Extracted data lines
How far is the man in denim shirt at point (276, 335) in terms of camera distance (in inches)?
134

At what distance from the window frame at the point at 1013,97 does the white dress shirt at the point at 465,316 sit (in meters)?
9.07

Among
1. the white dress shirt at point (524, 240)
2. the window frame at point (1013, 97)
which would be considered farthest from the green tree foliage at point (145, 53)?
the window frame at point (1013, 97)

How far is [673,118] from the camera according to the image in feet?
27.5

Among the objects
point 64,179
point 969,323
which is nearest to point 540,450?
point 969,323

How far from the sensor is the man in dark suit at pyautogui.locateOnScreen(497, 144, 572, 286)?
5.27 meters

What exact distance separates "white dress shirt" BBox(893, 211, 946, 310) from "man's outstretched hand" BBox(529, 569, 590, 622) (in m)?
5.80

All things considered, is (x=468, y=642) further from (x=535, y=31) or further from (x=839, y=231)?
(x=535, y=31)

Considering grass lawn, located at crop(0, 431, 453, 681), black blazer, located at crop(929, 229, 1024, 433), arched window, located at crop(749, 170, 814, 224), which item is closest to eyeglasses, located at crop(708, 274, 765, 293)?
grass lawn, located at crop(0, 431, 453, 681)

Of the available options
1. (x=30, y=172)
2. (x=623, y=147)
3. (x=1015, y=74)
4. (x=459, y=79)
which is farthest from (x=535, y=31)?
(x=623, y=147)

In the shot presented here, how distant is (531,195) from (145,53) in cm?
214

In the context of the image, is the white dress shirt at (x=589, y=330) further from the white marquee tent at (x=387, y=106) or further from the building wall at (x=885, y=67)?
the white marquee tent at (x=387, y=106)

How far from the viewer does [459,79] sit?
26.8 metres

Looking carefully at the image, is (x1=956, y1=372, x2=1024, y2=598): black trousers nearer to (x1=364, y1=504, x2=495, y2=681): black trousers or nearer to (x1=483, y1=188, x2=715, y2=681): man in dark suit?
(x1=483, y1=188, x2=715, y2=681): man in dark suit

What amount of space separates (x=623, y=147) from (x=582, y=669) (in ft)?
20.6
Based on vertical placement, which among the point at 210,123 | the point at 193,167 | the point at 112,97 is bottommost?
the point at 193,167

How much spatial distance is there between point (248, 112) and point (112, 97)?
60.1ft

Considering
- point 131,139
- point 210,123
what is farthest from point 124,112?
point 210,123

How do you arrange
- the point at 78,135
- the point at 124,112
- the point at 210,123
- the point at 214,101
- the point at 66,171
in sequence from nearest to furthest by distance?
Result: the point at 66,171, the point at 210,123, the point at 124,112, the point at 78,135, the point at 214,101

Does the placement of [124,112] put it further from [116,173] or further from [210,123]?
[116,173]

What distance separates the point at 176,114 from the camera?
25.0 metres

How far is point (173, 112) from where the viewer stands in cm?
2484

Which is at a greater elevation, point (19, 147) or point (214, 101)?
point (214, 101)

**Task to complete:** Reproduce all of the lines above word for word, keeping their original order.

**Solution for this exercise:**
How far is the man in denim shirt at point (276, 335) in terms of camera distance (in inches)?
134

At what distance from the window frame at the point at 1013,97 does the white dress shirt at the point at 465,316 sit (in meters)?
9.07

Among
1. the white dress shirt at point (524, 240)
2. the window frame at point (1013, 97)
which would be considered farthest from the green tree foliage at point (145, 53)?
the window frame at point (1013, 97)

How far is [673,118] from the camera according to the image in feet?
27.5

Among the objects
point 64,179
point 969,323
which is nearest to point 540,450?
point 969,323

How far from the sensor is the man in dark suit at pyautogui.locateOnScreen(497, 144, 572, 286)?
5.27 meters

What exact distance separates "white dress shirt" BBox(893, 211, 946, 310) from "man's outstretched hand" BBox(529, 569, 590, 622) (in m)?
5.80

All things considered, is (x=468, y=642) further from (x=535, y=31) or further from (x=839, y=231)?
(x=535, y=31)

Considering grass lawn, located at crop(0, 431, 453, 681), black blazer, located at crop(929, 229, 1024, 433), arched window, located at crop(749, 170, 814, 224), which item is closest to eyeglasses, located at crop(708, 274, 765, 293)?
grass lawn, located at crop(0, 431, 453, 681)

Of the available options
1. (x=30, y=172)
2. (x=623, y=147)
3. (x=1015, y=74)
4. (x=459, y=79)
which is farthest from (x=535, y=31)?
(x=623, y=147)

In the shot presented here, how distant is (531,195) from (145,53) in cm?
214

In the context of the image, is the white dress shirt at (x=589, y=330) further from the white marquee tent at (x=387, y=106) or further from the building wall at (x=885, y=67)?
the white marquee tent at (x=387, y=106)

How far from the viewer does [459,79] sit?
26.8 metres

Looking carefully at the image, is (x1=956, y1=372, x2=1024, y2=598): black trousers nearer to (x1=364, y1=504, x2=495, y2=681): black trousers or nearer to (x1=483, y1=188, x2=715, y2=681): man in dark suit?
(x1=483, y1=188, x2=715, y2=681): man in dark suit

What amount of space separates (x=623, y=147) from (x=582, y=669) (in ft)?
20.6
Based on vertical placement, which among the point at 210,123 | the point at 193,167 | the point at 112,97 is bottommost?
the point at 193,167

How much spatial distance is there between point (248, 112) and point (112, 97)?
60.1ft

Considering
- point 131,139
- point 210,123
what is farthest from point 124,112?
point 210,123

How do you arrange
- the point at 78,135
- the point at 124,112
- the point at 210,123
- the point at 214,101
- the point at 66,171
in sequence from nearest to furthest by distance?
Result: the point at 66,171, the point at 210,123, the point at 124,112, the point at 78,135, the point at 214,101

Does the placement of [124,112] put it further from [116,173] or further from [210,123]?
[116,173]

What distance separates the point at 176,114 from the camera?
25.0 metres

How far is point (173, 112) from where the viewer stands in cm?
2484

Which is at a greater elevation, point (19, 147) or point (214, 101)?
point (214, 101)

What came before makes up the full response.